Just found out that you've been hanging around on this board... that's why I don't see you on the RoadFly forum anymore :thumbup: This is Ian from SoSF (leasing a 530 on ED through Cutter).

Anyway, I'm interested in your statement above. The money factor that Franco quoted me was... shall we say, a few points higher than this rate. I learned elsewhere that .00265 was the base rate so I inquired to Franco. His response was that ED lease is "more involved" and it was reasonable to bump it up.

*Please don't get me wrong, I don't want to make a big deal out of it*, but I'm really curious if you mean that .00265 rate applies to both Euro delivered and US delivered cars.

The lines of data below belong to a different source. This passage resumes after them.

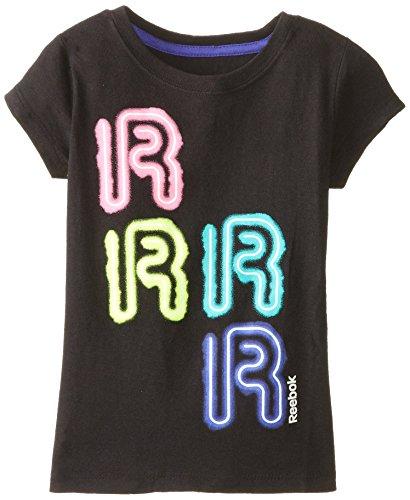 Reebok Little Girls' Neon R Tee, Black, Medium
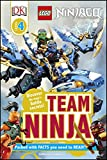 LEGO® Ninjago Team Ninja (DK Readers Level 4)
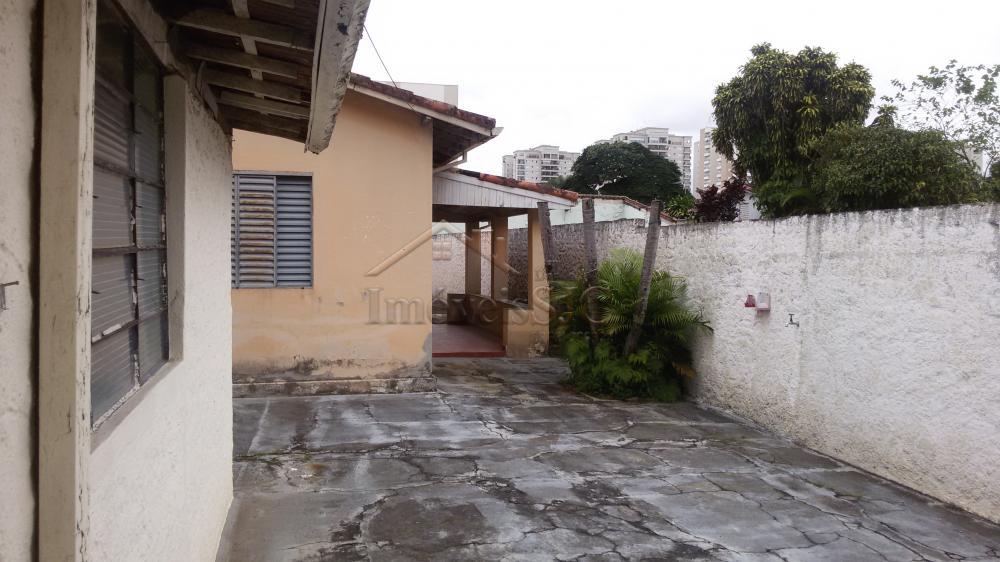 Comprar Casas / Padrão em São José dos Campos apenas R$ 1.060.000,00 - Foto 11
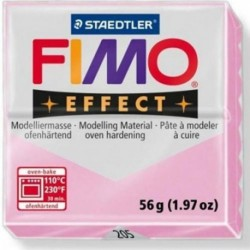 FIMO EFFECT PASTEL COLOURS 56G. (COLORI PASTELLO)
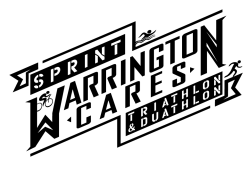 Goodman Properties Warrington Cares Sprint Tri/Du/Aqua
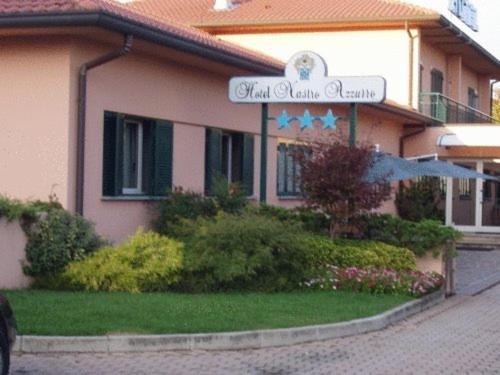 Hotel bilder: Hotel Nastro Azzurro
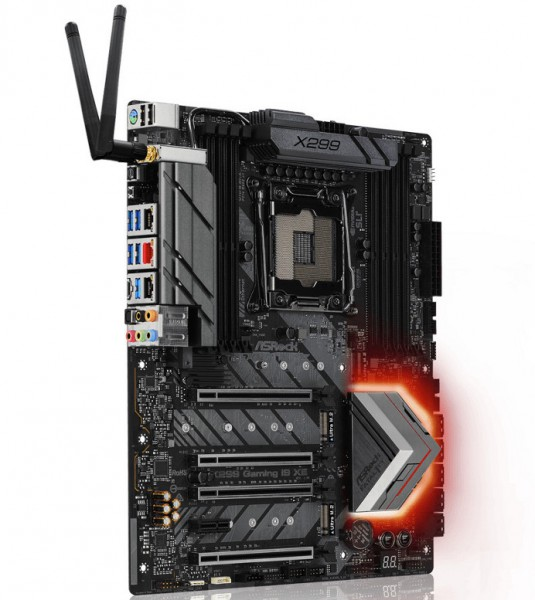 ASRock X299 Professional Gaming i9 XE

Also you said when MY2003 arrives to expect a lower rate, since I've already signed my lease contract, am I SOL then?

Thanks,
ian


----------



## markatl (Oct 1, 2002)

*03 BMWFS Lease Rates*

Jon, it seems that the lease rates have increased over $100 per month on the updated BMW website with the 03 prices vs an equal priced 02. I thought residuals were highest early in a model year.

What is the current BMWFS residual for an 03 X5 4.4 and the standard money rate?

Thanks for your help!!!!!!!!!!!!!!


----------



## rcc (Jul 21, 2002)

Jon,

Does the .00265 figure apply to the 330i sedans as well or do they have a different figure?

And when do you think the new sales support rates will kick in for MY2003? The cars are starting to trickle in now.

Thanks.

- Ray


----------



## Jon Shafer (Dec 15, 2001)

The "standard" rates now in effect for MY 2003 BMWs is 
the only rate currently being offered (for both ED & conventional
delivery).

Lower "sales support" rates will not be announced until market
conditions call for it - that is until there is unsold MY 2003 
product on the ground, but perhaps maybe sooner...

*All* 2003 BMW models are utilizing "standard" rates
currently.


----------



## Jon Shafer (Dec 15, 2001)

*Re: Re: Re: BMW FS - multiple security deposits and 03 rates?*



roots said:


> *
> 
> Hi Jon,
> 
> ...


Hi Ian,

Glad to see that you made it over here to The 'Fest!
I want to make sure that you understand just what Franco did.
With your lease, the rent charge factor mark-up is 
_less than_ *.50%* when expressed as an A.P.R.
(not a few points)... ED leases are THE most complex 
transactions in the business. A very small profit should be 
deserved and reasonable, I hope that you'll agree...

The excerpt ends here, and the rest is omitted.